Overview
Modern Computer Vision with PyTorch is your hands-on guide to mastering computer vision techniques using PyTorch 2.x. From understanding neural networks to implementing real-world solutions with cutting-edge models like CLIP and Stable Diffusion, this book offers practical approaches to solve a variety of computer vision problems such as object detection, segmentation, and automated image generation.
What this Book will help me do
- Master neural network basics and build deep learning models using PyTorch, enhancing your coding and deep learning workflow.
- Efficiently solve real-world problems including facial recognition, object detection, and human pose estimation through practical examples.
- Leverage advanced architectures like transformers and diffusion models for novel generative AI applications.
- Integrate computer vision with NLP and reinforcement learning for comprehensive AI applications.

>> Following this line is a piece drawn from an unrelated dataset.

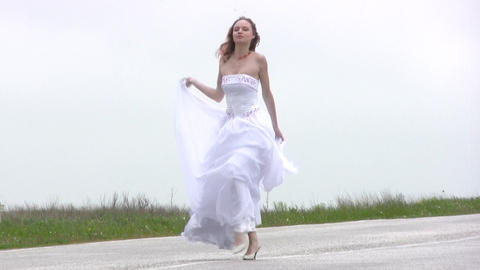 Bride comes on the road Stock Video Footage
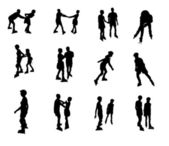 Silhouettes of inline skaters — Stock Photo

- Gain confidence in deploying machine learning models to production environments with real-world deployment tactics.
Author(s)
V Kishore Ayyadevara and Yeshwanth Reddy bring years of experience in deep learning and computer vision to this book. Kishore has an extensive academic and industry background in AI and big data solutions, and Yeshwanth is a practiced machine learning engineer specializing in model development and production deployment. Together, they offer a balanced approach to teaching computer vision with pragmatic and clear explanations.
Who is it for?
This book is ideal for beginners in PyTorch or those with basic experience in Python programming seeking to enter the field of computer vision. It also caters to intermediate data scientists and machine learning practitioners looking to enhance their skills in deep learning and computer vision. If you aim to implement real-world CV solutions or wish to advance your understanding of state-of-the-art models, this book is for you.